### Written problem
Transcribe the review of Thebe Ikalafeng's travelogue below word for word, from its header line through its final sentence.

Weekly SA Mirror

Ikalafeng’s travelogue tinged with Mbeki’s African renaissance

NUGGETS: Brand guru winds up wiser from sojourns to the ends of Africa to identify with pan-Africanism…

By Jacob Mawela

Thebe Ikalafeng’s book, The Traveller: Crossing Borders and Connecting Africa, is literally about an adventurer traversing African countries for curiosity’s sake, and in a journey of self-discovery.

Also, Ikalafeng claims to be on a brand-led journey, in part, to contribute to a better Africa, inspired by African thinkers such as Thabo Mbeki and Kwame Nkrumah.      In his mind, the author is boldly committed to Africa, and knowing it in its entirety, arguing that if you “do not know Africa”, you cannot claim to be an African.

He suggested it would be wrong to claim to be an African if you have not set foot in every part of the continent.

He is greatly inspired by former president Thabo Mbeki’s commitment to, in the words of Kwame Nkrumah, uniting all of Africa into a continent that should develop capacity to pull itself by its own bootstrap, and become economically self-sustaining.

### Given information

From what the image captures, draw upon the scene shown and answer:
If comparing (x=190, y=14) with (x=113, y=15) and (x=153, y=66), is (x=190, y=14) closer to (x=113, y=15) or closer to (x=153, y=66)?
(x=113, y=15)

### The answer
Weekly SA Mirror

Ikalafeng’s travelogue tinged with Mbeki’s African renaissance

NUGGETS: Brand guru winds up wiser from sojourns to the ends of Africa to identify with pan-Africanism…

By Jacob Mawela

Thebe Ikalafeng’s book, The Traveller: Crossing Borders and Connecting Africa, is literally about an adventurer traversing African countries for curiosity’s sake, and in a journey of self-discovery.

Also, Ikalafeng claims to be on a brand-led journey, in part, to contribute to a better Africa, inspired by African thinkers such as Thabo Mbeki and Kwame Nkrumah.      In his mind, the author is boldly committed to Africa, and knowing it in its entirety, arguing that if you “do not know Africa”, you cannot claim to be an African.

He suggested it would be wrong to claim to be an African if you have not set foot in every part of the continent.

He is greatly inspired by former president Thabo Mbeki’s commitment to, in the words of Kwame Nkrumah, uniting all of Africa into a continent that should develop capacity to pull itself by its own bootstrap, and become economically self-sustaining.